District Judge DAVID W. WILLIAMS dissented without opinion.


Honorable David W. Williams, United States Judge for the Central District of California, sitting by designation


"[A] stenographer or operator of a recording device may be present while the grand jury is in session . . . ."


E. g., United States v. Parker (9th Cir. 1970) 428 F.2d 488, cert. denied, 400 U.S. 910, 91 S.Ct. 155, 27 L.Ed.2d 150; Loux v. United States (9th Cir. 1968) 389 F.2d 911, 916, cert. denied, 393 U.S. 867, 89 S.Ct. 151, 21 L.Ed.2d 135


The frequency of instances in which denial of preindictment motions has been brought to our attention suggests that the district court's misapprehension of the principle is not uncommon


The Court: "Finally, Mr. Coffey, with respect to your motion to proceed in pro se, the Court has some misgivings about granting that motion for this reason: The Court has no knowledge of your ability or legal background, except what was brought up in the bail review, to properly defend yourself or proceed without an attorney. . . . Mr. Zumwalt is a member of the State Bar of California and a member of the Federal Bar and has been practicing in this Court, as well as other Federal Courts for some period of time. He is a skilled Defense Attorney; at least I feel so and I am sure that all other Judges in the Court feel so

"The Court at this time, without a further showing, I think, is disposed to deny your motion.
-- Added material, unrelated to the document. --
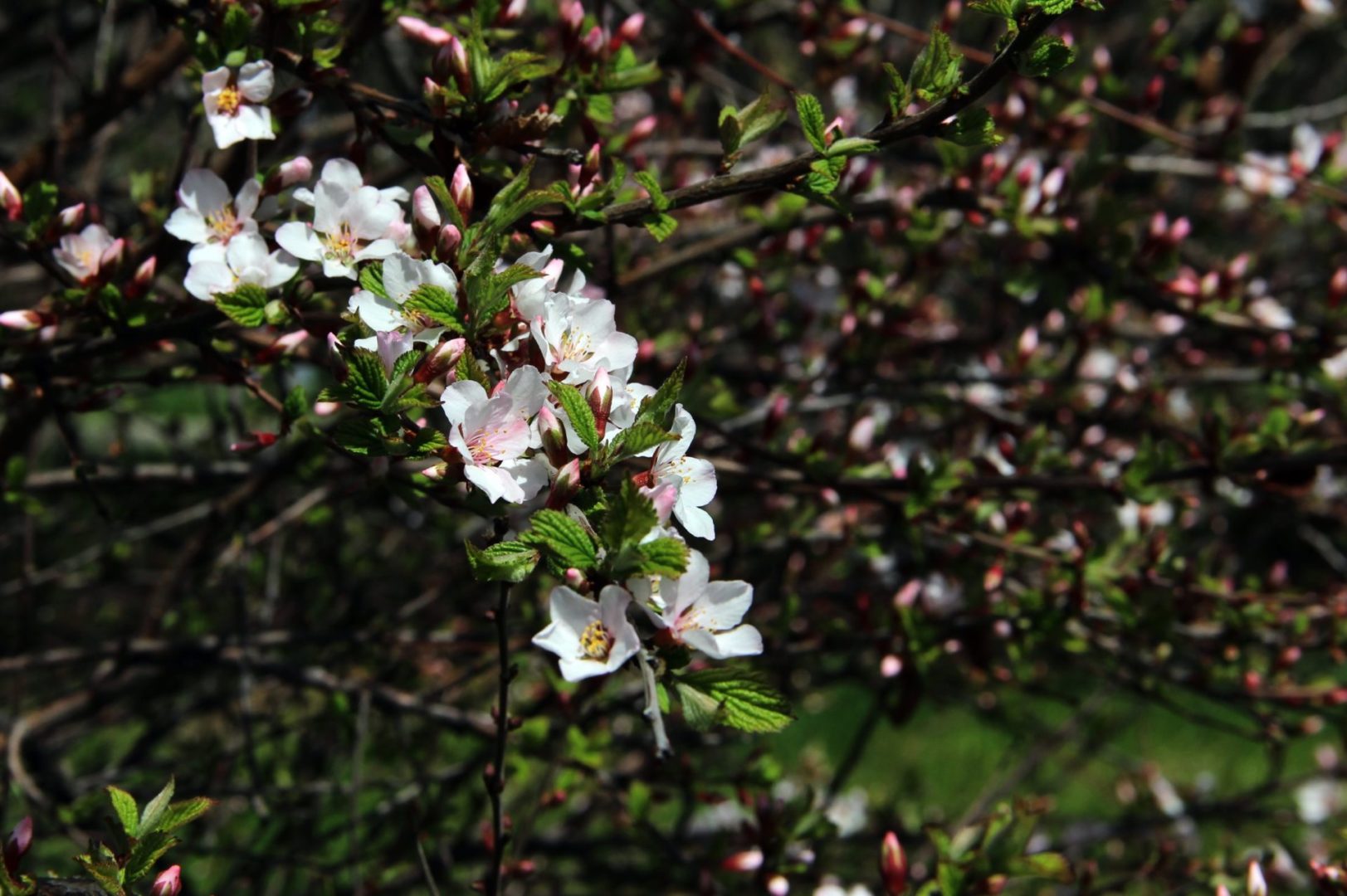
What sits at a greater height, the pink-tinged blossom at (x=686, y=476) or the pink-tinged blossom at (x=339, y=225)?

I think Mr. Zumwalt can adequately handle your case, and I think that if I am wrong in my decision you will have your opportunity before the Circuit Court to test the decision that I have made thus far."


18 U.S.C. Sec. 4208(a)(1) provides:

"(a) Upon entering a judgment of conviction, the court having jurisdiction to impose a sentence, when in its opinion the ends of justice and best interests of the public require that the defendant be sentenced to imprisonment for a term exceeding one year, may (1) designate in the sentence of imprisonment imposed a minimum term at the expiration of which the prisoner shall become eligible for parole, which term may be less than, but shall not be more than one-third of the maximum sentence imposed by the court, or (2) the court may fix the maximum sentence of imprisonment to be served in which event the court may specify that the prisoner may become eligible for parole at such time as the board of parole may determine."

18 U.S.C. Sec. 4209 provides:

"In the case of a defendant who has attained his twenty-second birthday but has not attained his twenty-sixth birthday at the time of conviction, if, after taking into consideration the previous record of the defendant as to delinquency or criminal experience, his social background, capabilities, mental and physical health, and such other factors as may be considered pertinent, the court finds that there is reasonable grounds to believe that the defendant will benefit from the treatment provided under the Federal Youth Corrections Act (18 U.S.C. Chap. 402) sentence may be imposed pursuant to the provisions of such act."


"Whoever assaults any person having lawful charge, control, or custody of any mail matter or of any money or other property of the United States, with intent to rob, steal, or purloin such mail matter, money, or other property of the United States, or robs any such person of mail matter, or of any money, or other property of the United States, shall, for the first offense, be imprisoned not more than ten years; and if in effecting or attempting to effect such robbery he wounds the person having custody of such mail, money, or other property of the United States, or puts his life in jeopardy by the use of a dangerous weapon, or for a subsequent offense, shall be imprisoned twenty-five years."